Radical surgery (Simpson grade 1) has been shown to significantly enhance prognosis in atypical and malignant meningiomas. Some surgeons advocate preoperative emobolization to reduce intraoperative blood loss. However, with this technique there is the risk of embolic stroke and haemorrhage into a necrotic tumour.7 Early conventional radiotherapy is recommended for atypical and anaplastic meningiomas irrespective of completeness of surgical excision with numerous studies showing improved disease free survival. Median survival exceeding 5 years with combined radiochemotherapy has been reported, the majority of that survival benefit probably being due to radiotherapy as current chemotherapeutic regimens are poorly effective against atypical/ anaplastic meningiomas.3,5,12
Other therapeutic modalities are being increasingly explored; Stereotactic radiosurgery (SRS) has been reported to be beneficial, even as a primary alternative to patients unable to undergo surgery11. However, a recent series showed no benefit for anaplastic tumours and poor control of atypical tumours15. It seems reasonable to use SRS as an adjunct immediately postoperatively for any tumour residuum, but not as a replacement for standard radiotherapy. Moreover, the use of both significantly increases the incidence of radiation complications. Brachytherapy has been tried with Iodine 125 sources intraoperatively with mixed results14. Complications include a rate of radiation necrosis requiring further surgical resection of 13% in one series. Immunotherapy with Interferon alpha, hyroxyurea and antiprostaglandins such as Mifepristone have been administered in unresectable tumours.4,6 None have shown efficacy in treating atypical/ anaplastic meningiomas. Recent interest in molecular therapies, including targeting tumour angiogenesis by inhibiting Vascular Endothelial Growth Factor (VEGF) or its receptor, shows future promise.

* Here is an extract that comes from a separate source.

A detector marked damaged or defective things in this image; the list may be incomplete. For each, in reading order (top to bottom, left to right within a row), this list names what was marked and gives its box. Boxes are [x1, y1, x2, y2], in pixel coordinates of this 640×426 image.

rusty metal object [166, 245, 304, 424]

Rhabdoid meningioma is an anaplastic, very rare subtype of malignant meningioma. It has menacing histology, early recurrence and a likely poor outcome. Current imaging techniques do not demonstrate any consistent hallmarks of malignancy and improved functional imaging/ MRS may provide more information on the biological activity of malignant meningiomas. Adjuvant therapy is essential in prolonging survival and management should at least consist of radical surgery and post-operative radiotherapy. There may be a role for SRS or even brachytherapy. Current conventional chemotherapy has little role and future targeted molecular therapies are required to improve outcomes.